Following the words of Jesus and the example of Saint Anthony the Great,
we, the Antonine Sisters, leave everything behind to follow God, our sole treasure.
The life that we received from God we give back to Him through service and devotion.
Like Mary, the first consecrated woman, we live joyfully to proclaim the greatness of the Lord
who is the Way, the Truth and the Life.


The Antonine Sisters: A segment of an American Legacy

A remarkable exhibit came to Cleveland, Ohio, recently, featuring the contributions of religious women to the American society.
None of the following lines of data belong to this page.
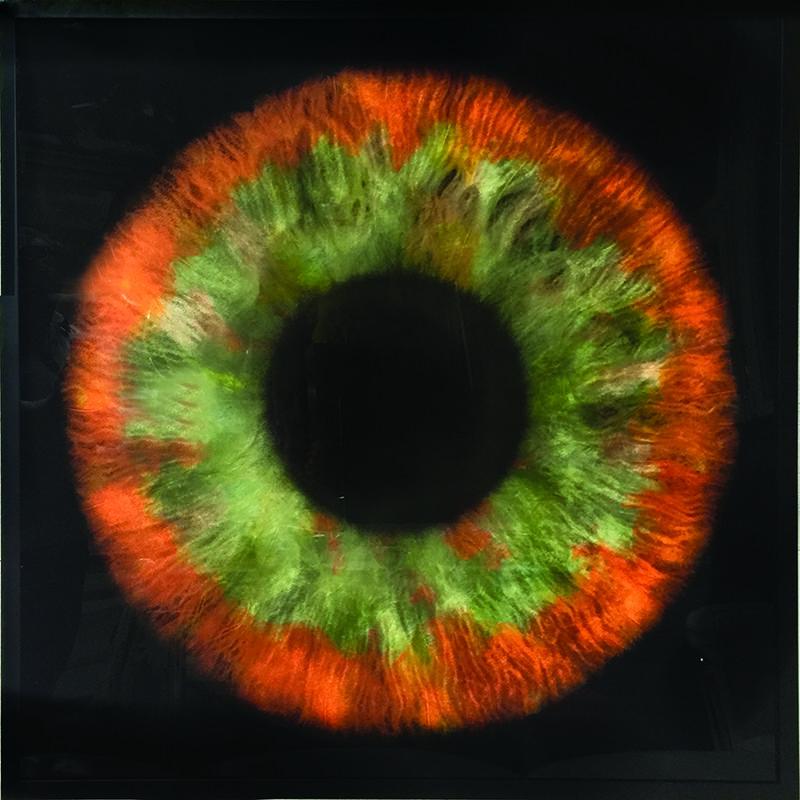 Daniel Gastaud, 'Iris Flowers', Mixed Media, Feathers under Plexiglas, Eden Fine Art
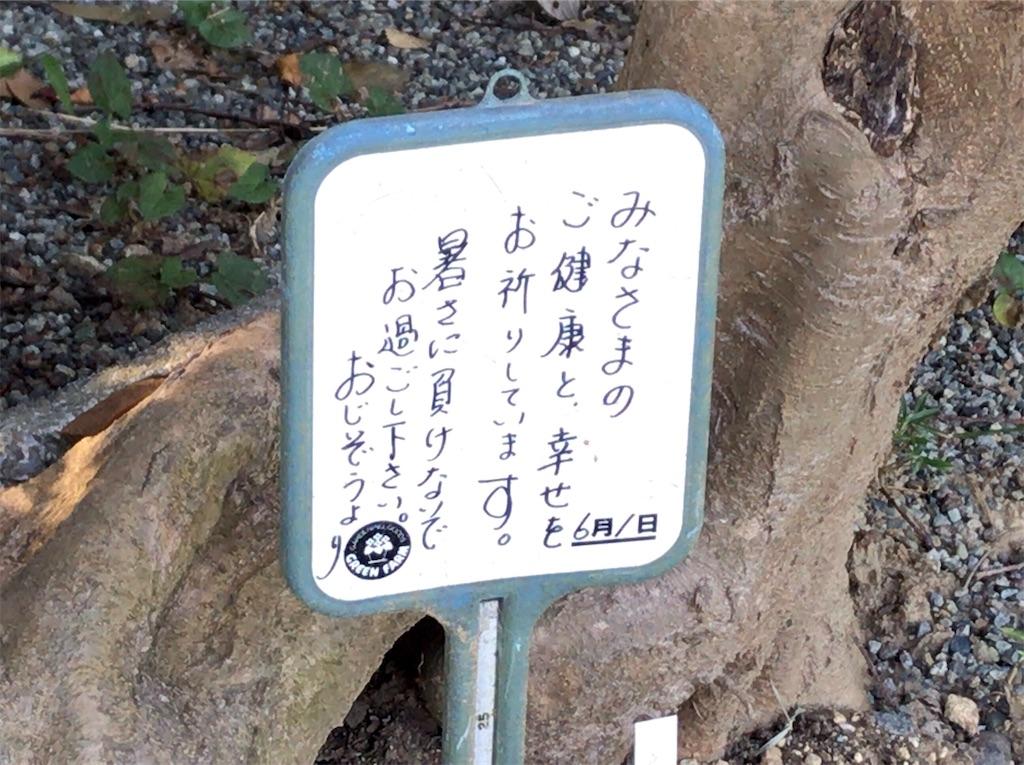 f:id:yokohamamiuken:20201105165913j:image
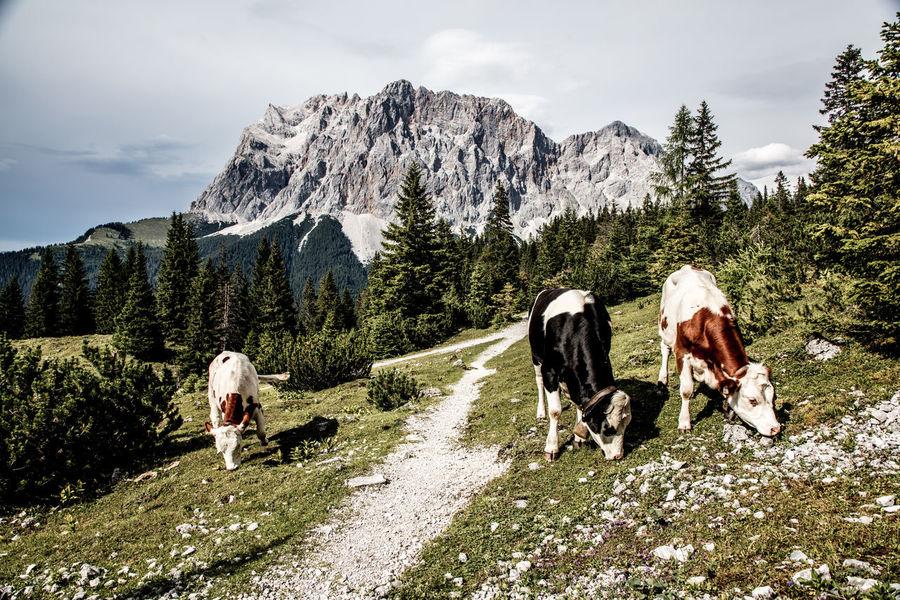 Alm Austria Fleckvieh Hiking Hochgebirge Romantic Summertime Travel Wanderlust Wettersteingebirge Zugspitze Animals Baumgrenze Cows Cows In A Field No People Pathway Summer This Week On Eyeem Traditional Zugspitzarena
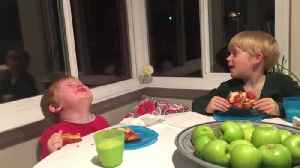 News video: Boy React To Bad News: They Will Have A New Baby Sister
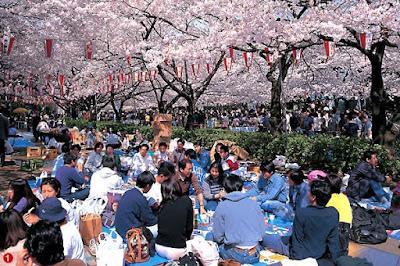 ไม่จองพื้นที่ชมทัวร์ญี่ปุ่นดอกซากุระบาน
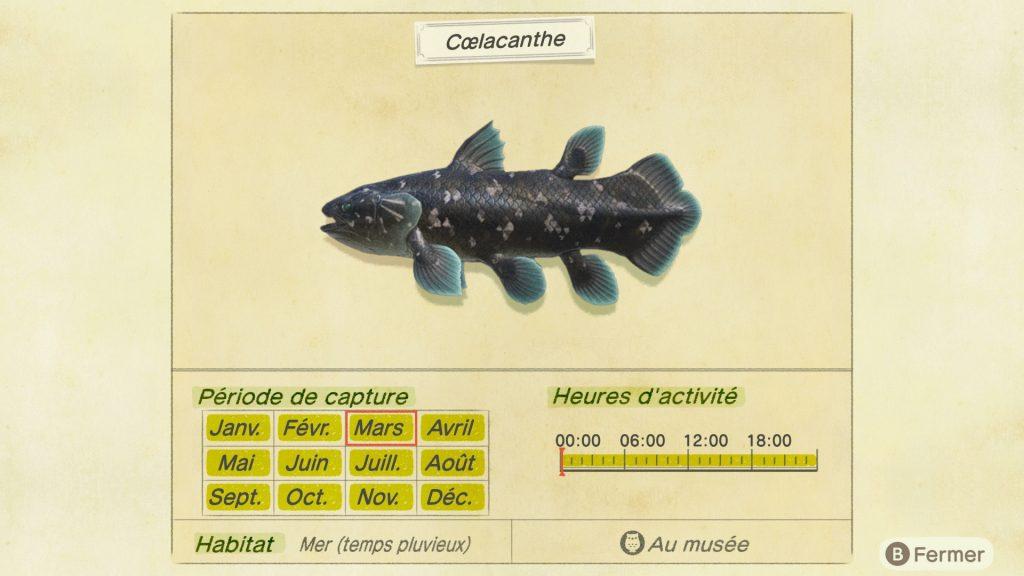 Coelacanthe Animal Crossing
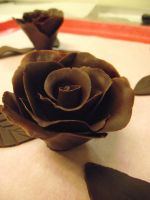Rose Chocolate by TinaCaper
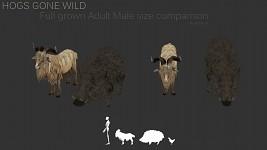 Hogs Gone Wild! WIP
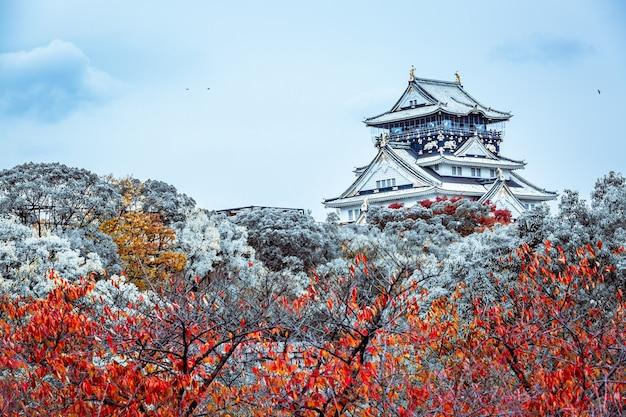 Красивый зимний замок в осаке зимой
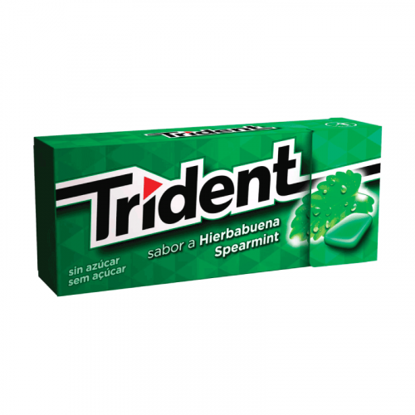 Picture of Past TRIDENT Fresh Spearmint 14,5gr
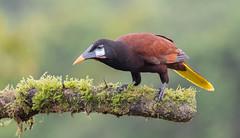 Montezuma Oropendola (male) (Tris Enticknap) Tags: montezumaoropendola oropendola psarocoliusmontezuma lagunadellagarto bocatapada costarica alajuela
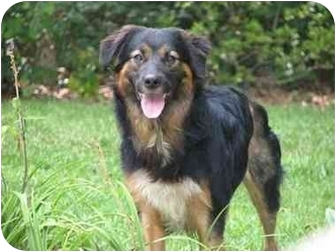Australian Shepherd Dog for adoption in Orlando, Florida - Cameo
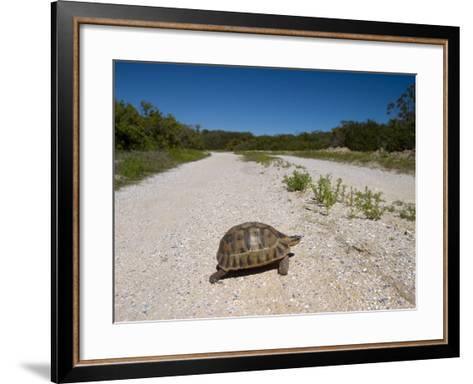 Geometric Tortoise (Psammobates Geometricus), West Coast, South Africa, Africa-Thorsten Milse-Framed Art Print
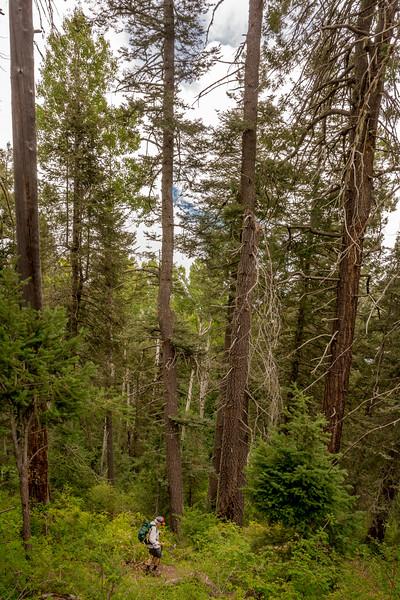 Mt Lemmon Old Growth #11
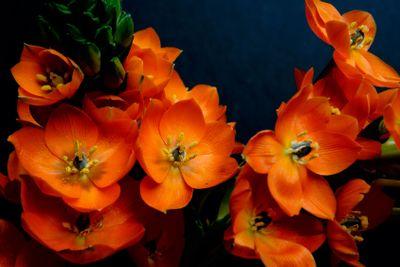 Orange Perennial Flower
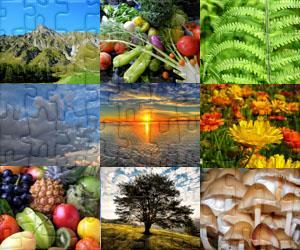Puzzles de Naturaleza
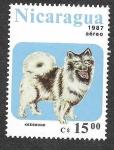 Stamps : America : Nicaragua :  1635 - Perro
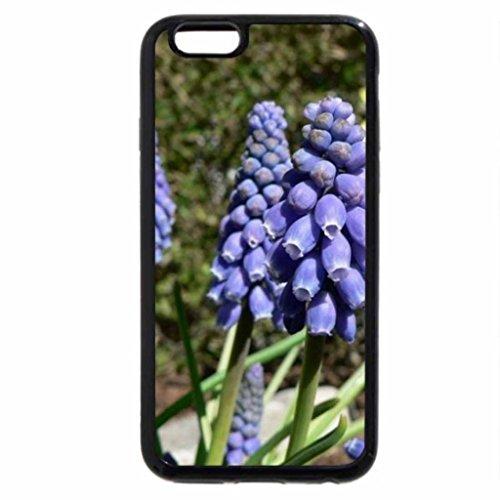 iPhone 6S Plus Case, iPhone 6 Plus Case, Grape Hyacinth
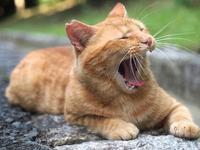 Yawn Cat Stock photo [3326733] CAT
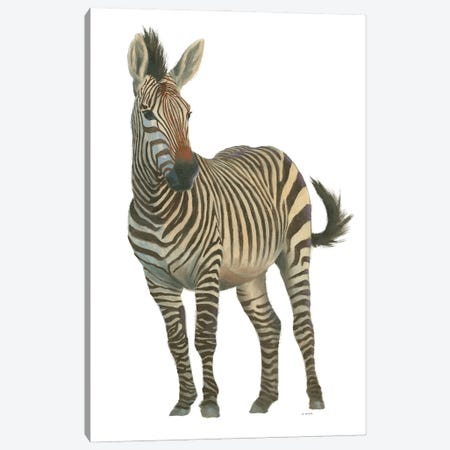 Wild and Free VI Canvas Print #JAW149} by James Wiens Canvas Artwork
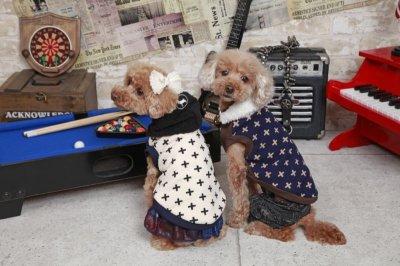 画像1: 「犬服パンツ、ズボン」 ペイズリーデニムパンツ(S〜XL)即日出荷出来ます!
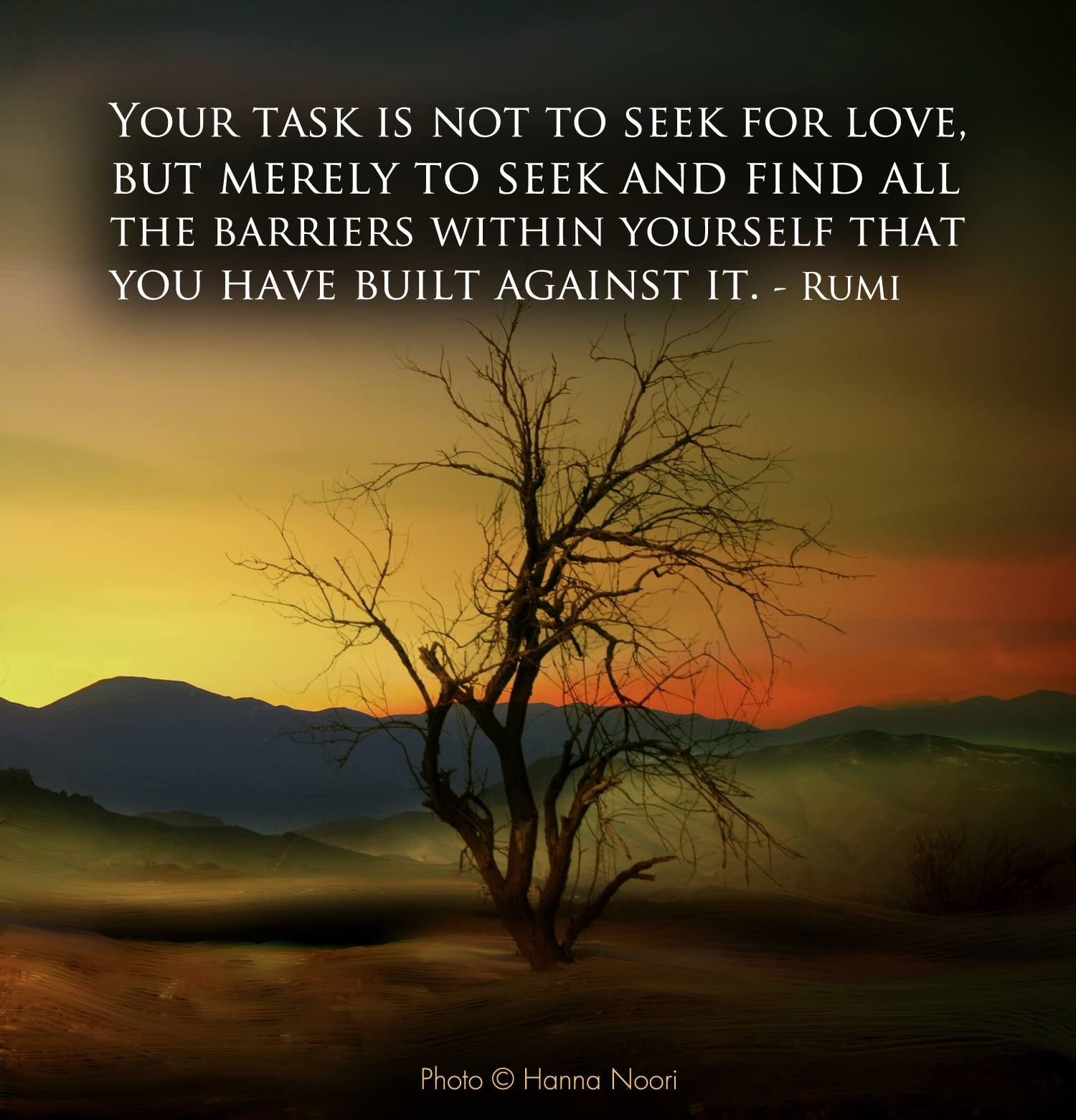 Your task is not to seek for love,  But merely to seek and find all  the barriers within yourself that  you have built against it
The exhibit, named Women and Spirit: Catholic Sisters in America, opened last year at the Cincinnati museum center, then was transferred to Dallas, Texas and from there to the Smithsonian in Washington DC with an overwhelmingly positive response in all three places. This August, it will head off to the Ellis Island Immigration Museum.
I thought it was noteworthy and quite exciting for this kind of exhibit to show in major cities. In a world that is often corrupted by violence and distracted by noise, here comes a silent witness with a life-giving message; A message that resonates Elijah’s experience of God who was not present in the strong wind or earthquake or fire but in the gentle and quiet breeze (1 Kings 19:11-12). Religious women are often like that unnoticed breeze that refreshes the soul thirsty for justice, for meaning and for gospel values. Like Mary, they bring God to the world, reminding people that only God gives meaning to our life and peace to our hearts.
As I was navigating through the exhibit, I was amazed by the impact religious communities had on American history. They transformed societies through service and advocacy, playing a major role in national crisis such as wars, epidemics and natural disasters. There were several displays of stories of powerful and courageous women, armed with unconditional love and untiring hope; women who gave their lives completely to God and placed their trust in his words. They faithfully served the communities they belonged to, responding to the needs of people of every cultural, religious and social background. Some were American born women, such as Elizabeth Ann Seaton, the first American-born saint, and Sister Dorothy Kazel, the Cleveland Ursuline who was murdered in El Salvadore in 1980 along with two MaryKnoll sisters and a lay missionary. Others were brave immigrants such as Mother Cabrini and Saint Angela Merici of Italy, who established religious communities here in the United States and whose influence continues to this day. Some stories are recognized only by few, others are more famous. Yet, many stories remain untold and more unfold each day. Stories of unknown religious women, sacrificing their lives for the sake of others, impacting generations of faith, helping women and men, Christians and non-Christians.
In the local section of the Cleveland exhibit, 26 orders of religious women are chronologically featured on a separate wall. These are the orders that originated in or came to Northeast Ohio in the early nineteenth century and are still active to this day. Among these 26 orders, is our Antonine Order, the only Maronite congregation featured in the exhibit, active in Ohio since 1959. Looking at that wall, I was overwhelmed by a feeling of gratitude and thanksgiving: thanksgiving to God for all his blessings, and gratitude for my Antonine congregation. I felt personally grateful to all the Antonines who quietly spent their lives serving the sick, the poor, the young and the old, in different parts of the world, and especially here in the United States. They became entwined with the history and culture of those people. They started a legacy of faith and laid strong foundations on which this generation and future generations can build. I am deeply thankful to God for my Maronite heritage, for calling me to be part of such an astonishing legacy. I am also thankful for my local community, who dynamically represented and still represents the splendor of the Maronite faith and is now part of the American history.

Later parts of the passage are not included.